Eastern Europe,  ER,  Greece

Cassandra

Max Klinger 1857-1920: Kassandra. Photo Credit- Maicar Förlag – GML

Cassandra is a popular figure and made many appearances in Greek  plays and poems.  Her predicament even inspired a name for a present day problem-  the Cassandra Syndrome.  So who was this lady whose name inspires even today?

Cassandra was born a princess of Troy, the daughter of Priam and Hecuba and the fraternal twin sister of Helenus.  She was the most beautiful of their daughters and as such attracted divine attention.  Homer tells a tale that she and her brother Helenus spent the night in Apollo’s temple where the temple snakes licked their ears clean so they were able to hear the future.  Cassandra was a priestess of Apollo and vowed to be chaste for life.

However, Apollo had different ideas.  He saw her and fell in love on the spot.  From here stories differ, some say Cassandra spurned him outright.  Other stories say she offered herself to him in return for the gift of prophecy then refused him.  However, she got her gift of prophecy it was quickly turned into a curse.  Insulted at being spurned by a mortal woman, Apollo cursed Cassandra so that no one believed any of her prophecies.  He even made it so she fell into a kind of trance before she gave a prophecy with made everyone think she was insane.  Strangely, her brother Helenus was also always right but people believed him giving credence to Homer’s snake story.  She was seen as a liar and crazy person, and in some version of the story locked in pyramid within Troy on her father’s order.  She had one attendant, who was instructed to report any visions and prophecies she had.

In any case, people should have been listening because Cassandra predicted some of the great downfalls of the ancient world.  It was she who predicted the outbreak of the Trojan War by her brother, Paris’, abduction of Helen of Troy.  (For more on the Trojan War, please see this post http://www.historynaked.com/the-trojan-war/  ) It is said when Helen came to Troy, Cassandra tore Helen’s golden veil and hair.  Again, reinforcing her reputation as a mad woman since the entirety of Troy welcomed Helen to the city.  She also warned against allowing the Trojan Horse inside the gates.  Again, no one listened and the Horse was dragged inside the gates.  In The Fall of Troy by Quintus Smyrnaeus, Cassandra grabbed an ax and tried to destroy the Horse herself, but was stopped.  The famous phrase “Beware of Danaos (Greeks) bearing gifts” has been attributed to her.

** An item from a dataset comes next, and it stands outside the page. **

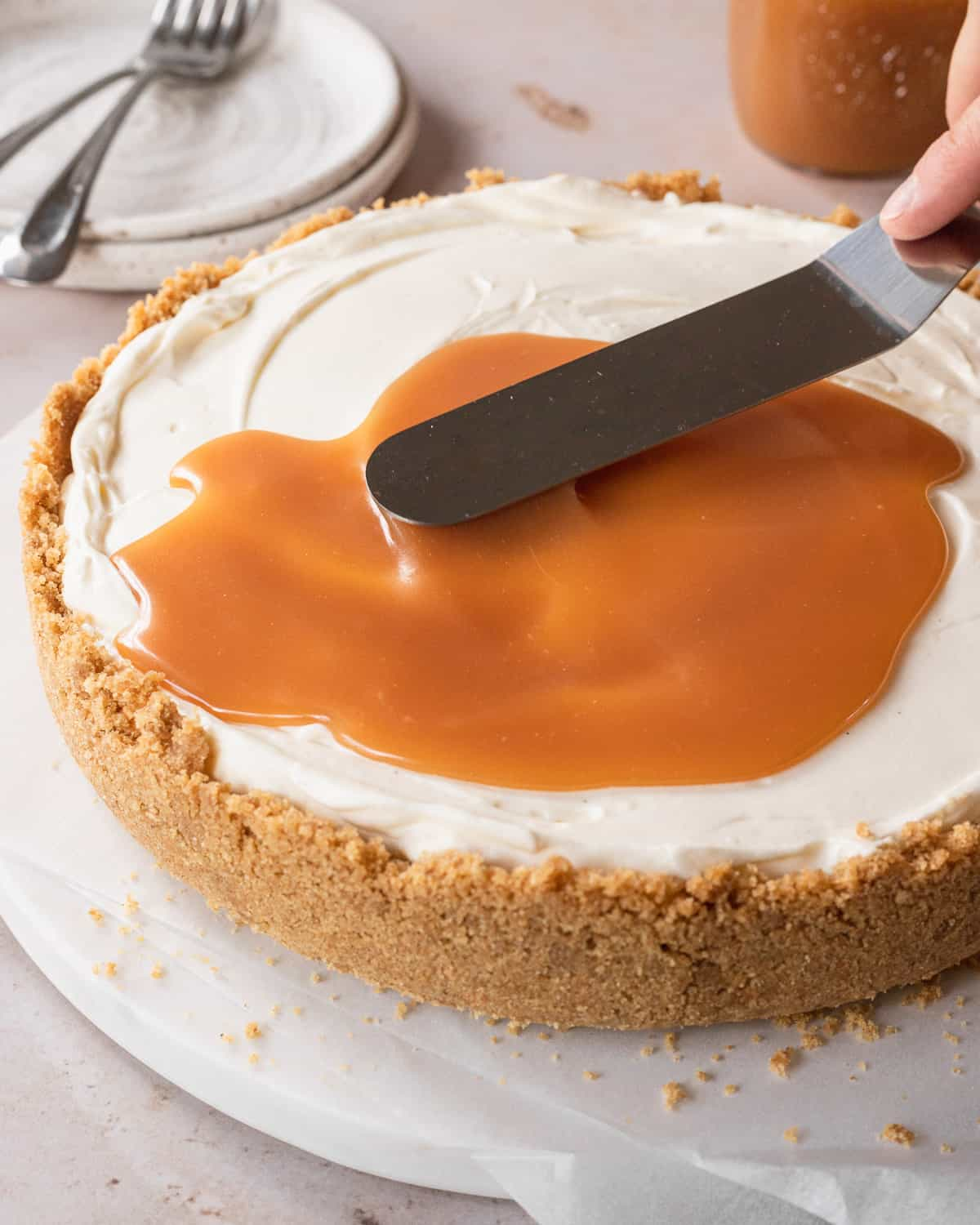 spreading the caramel sauce over top the cheesecake using an offset spatula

As the slaughter of the fall of Troy raged, Cassandra attempted to take shelter in the Temple of Athena.  However, even though all supplicants were to be untouchable in the sanctuary of a god, she was not safe.  Ajax the Lesser grabbed her and raped her at the foot of Athena’s statue.  The rape was so brutal, that in some versions of the story, the statue turned its face away and gave a scream that made the temple floor shake.  Cassandra was taken to Agamemnon as a concubine.  However, Odysseus and other Greek leaders demanded Ajax be punished for his crime as it angered Athena.  Ajax then grabbed the same statute and demanded supplicant status so they left him alone.  Um…not so much.  However, the Greek leaders to were too chicken to punish him and let him go.  Athena caused Poseidon to delay the Greek’s journey home by sending ill winds, and Athena punished Ajax herself.  One legend says, she had Ajax’ ship hit with a thunderbolt, which killed many of his men.  Ajax apparently didn’t know when to quit, and as he hung onto a rock in the raging sea bragged the gods couldn’t kill him.  Hearing that Poseidon hit the rock with his trident, splitting it making him drown.  Another legend says, he was lifted up by a whirlwind and impaled with a firebot from Athena.  Then she left his body on the sharp rocks to rot.  Pro tip:  Don’t cross the gods.

Cassandra was taken by King Agamemnon to Mycenae and became his concubine.  Her gift of prophecy didn’t leave her as she predicted Agamemnon’s and her own death at the hands of Agamemnon’s wife, Clytemnestra and her lover, Aegisthus.  Cassandra was supposed to have born Agamemnon twin boys, Teledamus and Pelops, who were also killed.  In some versions, Cassandra by this time was truly mad after all of her warnings were disregarded time after time.  In other versions, she is simply frustrated and misunderstood.  In all versions, it’s a sad end to the story.

However, Cassandra was sent to the Elysian Fields after her death for her dedication to the gods.  In the 19th century, Heinrich Schleimann claimed he discovered her tomb in Mycenae.  In it were the remains of a woman with two infants.